Interdisciplinary engaged research forms a central part of the Wellcome Trust-funded projects ‘Imagining Technologies for Disability Futures’ (itDf) and ‘LivingBodiesObjects’ (LBO), which are both based in the School of English and have involved collaborations between our researchers and an international team of scholars from a range of different disciplines. Research by Clare Barker, Amelia DeFalco, and Stuart Murray into disability, technology, health and care generated new understandings of how storytelling and other creative practices can transform working methods in health- and care-related organisations. 

Clare Barker’s work for LBO has focused on representations of the gas disaster that took place in Bhopal, India in 1984, and on the generation of digital storytelling practices, skills development, and increased fundraising capacity for the Bhopal Medical Appeal.

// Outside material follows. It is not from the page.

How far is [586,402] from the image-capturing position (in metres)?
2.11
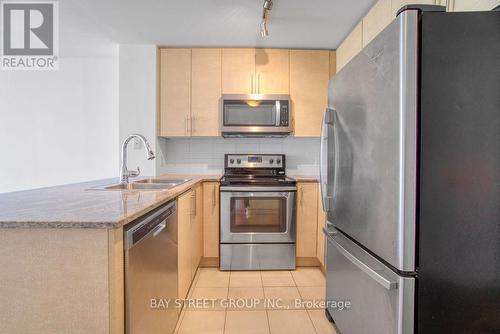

Amelia DeFalco’s research underpins both itDf and LBO and investigates representations of nonhuman care in literature, film, and television. Amelia’s AHRC-funded ‘Imagining Posthuman Care’ project involved public engagement activities at the Leeds International Film Festival and Thackray Museum of Medicine, and her research continues to investigate posthuman approaches to care.   

Stuart Murray has worked extensively on the relationship between technologies and bodies, especially in terms of health and disability. In a series of research projects including itDf and LBO, he has collaborated with engineers, roboticists, designers, philosophers, historians, creative artists, charities and disabled people’s organisations, trying to make sense of what ideas of the body are produced when they encounter new and emerging technologies in particular. At the heart of these explorations is his interest in how stories and creative methods weave through all these engagements, and his research poses some fundamental questions: in the highly technologized bubble worlds in which we tend to live, how do we discuss what kinds of bodies are valued today? And what questions drive our ideas of technology futures?